## START
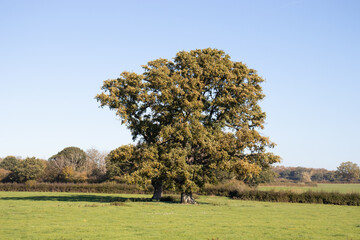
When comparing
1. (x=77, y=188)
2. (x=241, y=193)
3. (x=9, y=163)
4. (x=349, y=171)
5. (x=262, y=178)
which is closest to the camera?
(x=241, y=193)

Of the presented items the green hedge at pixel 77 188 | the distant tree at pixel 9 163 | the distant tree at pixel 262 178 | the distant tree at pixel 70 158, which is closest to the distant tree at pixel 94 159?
the distant tree at pixel 70 158

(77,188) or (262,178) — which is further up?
(262,178)

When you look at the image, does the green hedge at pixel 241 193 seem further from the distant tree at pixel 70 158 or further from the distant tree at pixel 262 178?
the distant tree at pixel 70 158

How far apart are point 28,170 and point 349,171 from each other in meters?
132

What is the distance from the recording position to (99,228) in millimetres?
20703

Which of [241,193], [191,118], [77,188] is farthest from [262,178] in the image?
[191,118]

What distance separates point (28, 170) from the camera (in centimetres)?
9656

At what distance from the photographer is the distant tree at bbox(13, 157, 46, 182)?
96625mm

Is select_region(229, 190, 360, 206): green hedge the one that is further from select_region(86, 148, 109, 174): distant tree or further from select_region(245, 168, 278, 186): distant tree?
select_region(86, 148, 109, 174): distant tree

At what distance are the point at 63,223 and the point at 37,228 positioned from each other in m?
2.37

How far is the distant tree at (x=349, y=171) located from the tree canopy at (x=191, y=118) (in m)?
136

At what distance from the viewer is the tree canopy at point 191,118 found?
37.9 metres

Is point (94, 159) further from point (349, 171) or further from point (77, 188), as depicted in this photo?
point (349, 171)

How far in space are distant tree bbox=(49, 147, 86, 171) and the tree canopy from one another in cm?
7061
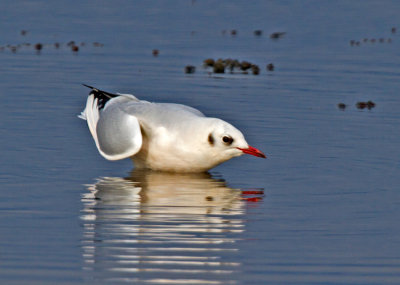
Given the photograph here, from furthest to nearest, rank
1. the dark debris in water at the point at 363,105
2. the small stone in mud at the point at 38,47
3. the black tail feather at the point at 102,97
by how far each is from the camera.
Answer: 1. the small stone in mud at the point at 38,47
2. the dark debris in water at the point at 363,105
3. the black tail feather at the point at 102,97

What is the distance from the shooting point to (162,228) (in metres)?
10.9

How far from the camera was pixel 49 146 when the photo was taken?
49.2ft

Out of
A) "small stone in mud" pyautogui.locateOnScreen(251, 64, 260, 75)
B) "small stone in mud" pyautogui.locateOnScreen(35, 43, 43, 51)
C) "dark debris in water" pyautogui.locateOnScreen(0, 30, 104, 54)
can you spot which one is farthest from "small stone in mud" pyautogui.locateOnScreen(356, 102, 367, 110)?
"small stone in mud" pyautogui.locateOnScreen(35, 43, 43, 51)

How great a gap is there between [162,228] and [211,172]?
3.48 meters

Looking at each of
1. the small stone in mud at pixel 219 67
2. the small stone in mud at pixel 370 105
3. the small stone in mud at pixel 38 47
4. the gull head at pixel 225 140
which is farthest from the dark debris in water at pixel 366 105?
the small stone in mud at pixel 38 47

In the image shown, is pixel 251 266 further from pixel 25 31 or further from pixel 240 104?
pixel 25 31

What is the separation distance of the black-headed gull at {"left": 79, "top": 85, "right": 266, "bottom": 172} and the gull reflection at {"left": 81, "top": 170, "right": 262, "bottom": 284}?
0.23 metres

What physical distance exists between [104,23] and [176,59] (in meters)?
5.86

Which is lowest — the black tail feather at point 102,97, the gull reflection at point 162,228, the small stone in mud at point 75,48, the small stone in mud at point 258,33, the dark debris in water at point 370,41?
the gull reflection at point 162,228

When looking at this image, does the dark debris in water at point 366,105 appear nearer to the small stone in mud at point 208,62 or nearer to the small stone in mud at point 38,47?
the small stone in mud at point 208,62

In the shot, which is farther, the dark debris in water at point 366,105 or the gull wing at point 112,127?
the dark debris in water at point 366,105

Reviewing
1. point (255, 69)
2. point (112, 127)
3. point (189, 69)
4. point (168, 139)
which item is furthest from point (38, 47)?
point (168, 139)

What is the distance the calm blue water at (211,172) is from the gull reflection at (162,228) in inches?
0.9

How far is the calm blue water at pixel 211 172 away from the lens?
9.87m
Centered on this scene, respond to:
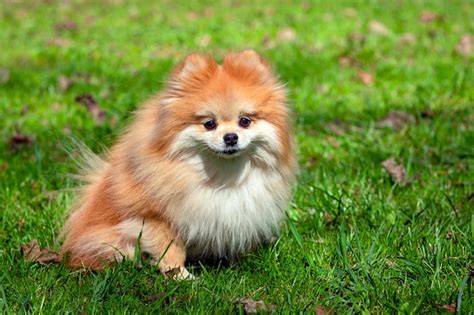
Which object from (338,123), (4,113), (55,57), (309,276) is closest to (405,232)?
(309,276)

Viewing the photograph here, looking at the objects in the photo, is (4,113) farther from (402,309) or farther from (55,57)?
(402,309)

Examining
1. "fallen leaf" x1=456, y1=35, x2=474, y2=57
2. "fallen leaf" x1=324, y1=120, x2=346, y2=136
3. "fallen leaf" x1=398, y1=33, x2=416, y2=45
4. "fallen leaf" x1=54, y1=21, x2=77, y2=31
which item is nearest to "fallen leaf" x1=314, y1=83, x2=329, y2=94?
"fallen leaf" x1=324, y1=120, x2=346, y2=136

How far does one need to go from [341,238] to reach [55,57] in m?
5.29

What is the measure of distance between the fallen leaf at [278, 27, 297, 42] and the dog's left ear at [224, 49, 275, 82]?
5305 millimetres

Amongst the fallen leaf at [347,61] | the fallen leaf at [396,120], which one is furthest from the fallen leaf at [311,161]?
the fallen leaf at [347,61]

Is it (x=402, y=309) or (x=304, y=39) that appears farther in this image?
(x=304, y=39)

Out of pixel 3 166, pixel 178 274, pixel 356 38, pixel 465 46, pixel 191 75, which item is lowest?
pixel 3 166

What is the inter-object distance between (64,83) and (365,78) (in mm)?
2785

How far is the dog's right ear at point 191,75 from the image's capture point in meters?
3.57

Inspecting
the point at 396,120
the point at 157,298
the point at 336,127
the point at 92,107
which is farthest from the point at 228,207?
the point at 92,107

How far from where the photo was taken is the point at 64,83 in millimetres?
6852

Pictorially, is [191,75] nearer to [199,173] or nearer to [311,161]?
[199,173]

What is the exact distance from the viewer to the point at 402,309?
3.01m

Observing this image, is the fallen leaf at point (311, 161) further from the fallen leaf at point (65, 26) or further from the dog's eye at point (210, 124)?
the fallen leaf at point (65, 26)
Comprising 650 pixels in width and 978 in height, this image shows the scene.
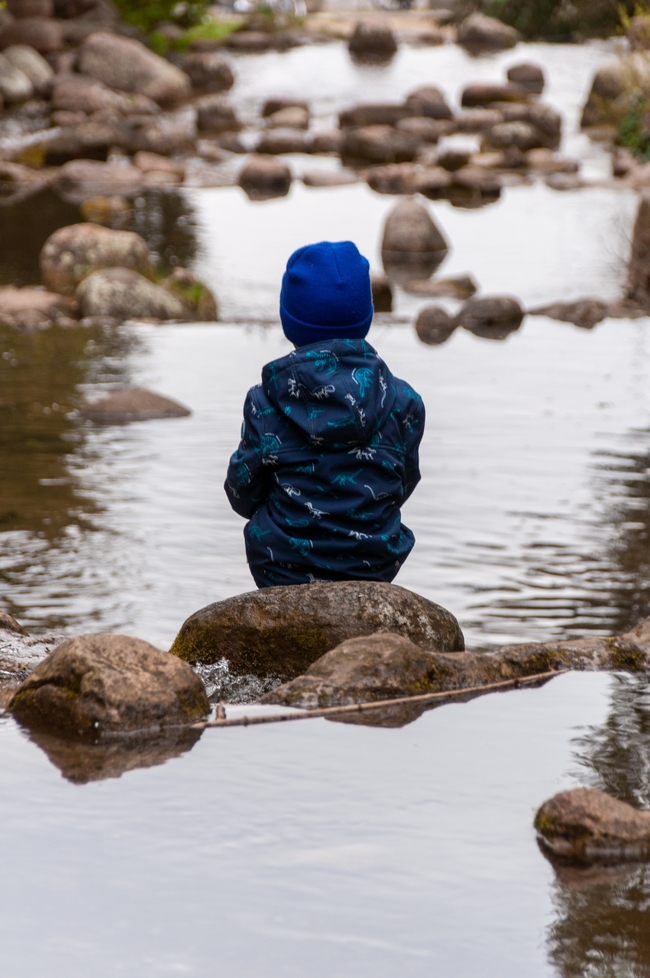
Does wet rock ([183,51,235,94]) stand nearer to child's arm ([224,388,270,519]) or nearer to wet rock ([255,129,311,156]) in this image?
wet rock ([255,129,311,156])

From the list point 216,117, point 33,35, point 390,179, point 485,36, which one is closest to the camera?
point 390,179

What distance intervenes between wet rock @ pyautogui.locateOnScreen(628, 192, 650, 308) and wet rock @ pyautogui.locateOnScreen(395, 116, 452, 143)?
37.6 feet

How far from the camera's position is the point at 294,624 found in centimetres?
381

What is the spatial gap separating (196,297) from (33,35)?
21.2 m

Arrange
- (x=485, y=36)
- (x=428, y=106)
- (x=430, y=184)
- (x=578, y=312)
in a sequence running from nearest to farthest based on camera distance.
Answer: (x=578, y=312)
(x=430, y=184)
(x=428, y=106)
(x=485, y=36)

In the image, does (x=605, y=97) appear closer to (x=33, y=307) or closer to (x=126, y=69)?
(x=126, y=69)

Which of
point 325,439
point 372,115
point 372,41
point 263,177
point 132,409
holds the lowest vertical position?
point 263,177

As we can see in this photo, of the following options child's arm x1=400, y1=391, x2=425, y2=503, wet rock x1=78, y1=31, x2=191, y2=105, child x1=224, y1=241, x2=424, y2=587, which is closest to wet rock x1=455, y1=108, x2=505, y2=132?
wet rock x1=78, y1=31, x2=191, y2=105

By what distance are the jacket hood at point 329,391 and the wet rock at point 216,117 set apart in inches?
970

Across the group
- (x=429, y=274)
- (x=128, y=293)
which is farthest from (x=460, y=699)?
(x=429, y=274)

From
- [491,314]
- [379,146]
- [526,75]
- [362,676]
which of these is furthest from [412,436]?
[526,75]

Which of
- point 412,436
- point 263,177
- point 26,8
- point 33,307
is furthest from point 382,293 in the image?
point 26,8

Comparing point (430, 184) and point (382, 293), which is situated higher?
point (382, 293)

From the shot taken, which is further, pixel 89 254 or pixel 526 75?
pixel 526 75
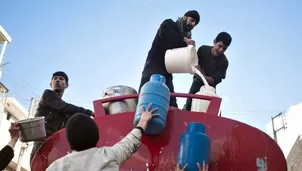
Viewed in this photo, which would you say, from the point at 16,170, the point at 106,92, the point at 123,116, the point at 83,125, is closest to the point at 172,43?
the point at 106,92

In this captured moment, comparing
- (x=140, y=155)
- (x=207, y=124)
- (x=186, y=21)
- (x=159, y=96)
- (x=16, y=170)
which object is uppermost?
(x=186, y=21)

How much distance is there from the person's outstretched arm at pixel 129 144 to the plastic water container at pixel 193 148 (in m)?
0.29

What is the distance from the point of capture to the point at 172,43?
404 cm

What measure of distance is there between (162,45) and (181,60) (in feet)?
1.68

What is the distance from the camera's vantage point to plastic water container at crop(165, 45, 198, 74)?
142 inches

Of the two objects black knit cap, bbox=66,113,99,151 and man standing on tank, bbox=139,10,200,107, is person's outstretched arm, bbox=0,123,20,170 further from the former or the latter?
man standing on tank, bbox=139,10,200,107

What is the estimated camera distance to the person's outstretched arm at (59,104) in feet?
11.9

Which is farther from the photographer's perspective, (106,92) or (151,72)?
(151,72)

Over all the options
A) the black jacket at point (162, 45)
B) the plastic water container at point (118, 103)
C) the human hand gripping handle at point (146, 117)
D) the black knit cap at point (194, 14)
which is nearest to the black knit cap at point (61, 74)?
the plastic water container at point (118, 103)

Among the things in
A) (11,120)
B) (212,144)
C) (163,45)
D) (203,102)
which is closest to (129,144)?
(212,144)

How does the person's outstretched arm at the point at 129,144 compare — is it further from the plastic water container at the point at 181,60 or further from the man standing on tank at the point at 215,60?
the man standing on tank at the point at 215,60

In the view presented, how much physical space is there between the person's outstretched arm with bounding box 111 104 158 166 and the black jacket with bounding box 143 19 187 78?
148 cm

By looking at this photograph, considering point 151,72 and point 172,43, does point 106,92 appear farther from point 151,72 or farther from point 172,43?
point 172,43

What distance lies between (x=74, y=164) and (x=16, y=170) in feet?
76.3
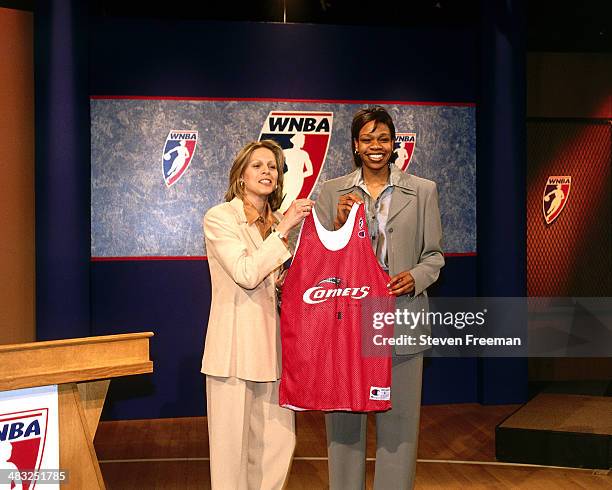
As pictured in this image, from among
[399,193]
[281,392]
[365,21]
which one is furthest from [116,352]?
[365,21]

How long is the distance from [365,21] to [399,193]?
14.2ft

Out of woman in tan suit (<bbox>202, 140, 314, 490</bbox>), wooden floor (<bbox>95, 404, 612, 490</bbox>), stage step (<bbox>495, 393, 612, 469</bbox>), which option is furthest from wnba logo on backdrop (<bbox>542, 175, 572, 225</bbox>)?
woman in tan suit (<bbox>202, 140, 314, 490</bbox>)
## END
— What you have to do —
Starting with the line containing "How long is" and going on through the end of the items, rewrite those lines with "wooden floor" changed to "timber floor" and everything else left the same.

— The completed task —
How long is the distance from [365,21] to [399,193]?
14.2ft

Out of woman in tan suit (<bbox>202, 140, 314, 490</bbox>), timber floor (<bbox>95, 404, 612, 490</bbox>), stage step (<bbox>495, 393, 612, 469</bbox>), which option is furthest from wnba logo on backdrop (<bbox>542, 175, 572, 225</bbox>)?
woman in tan suit (<bbox>202, 140, 314, 490</bbox>)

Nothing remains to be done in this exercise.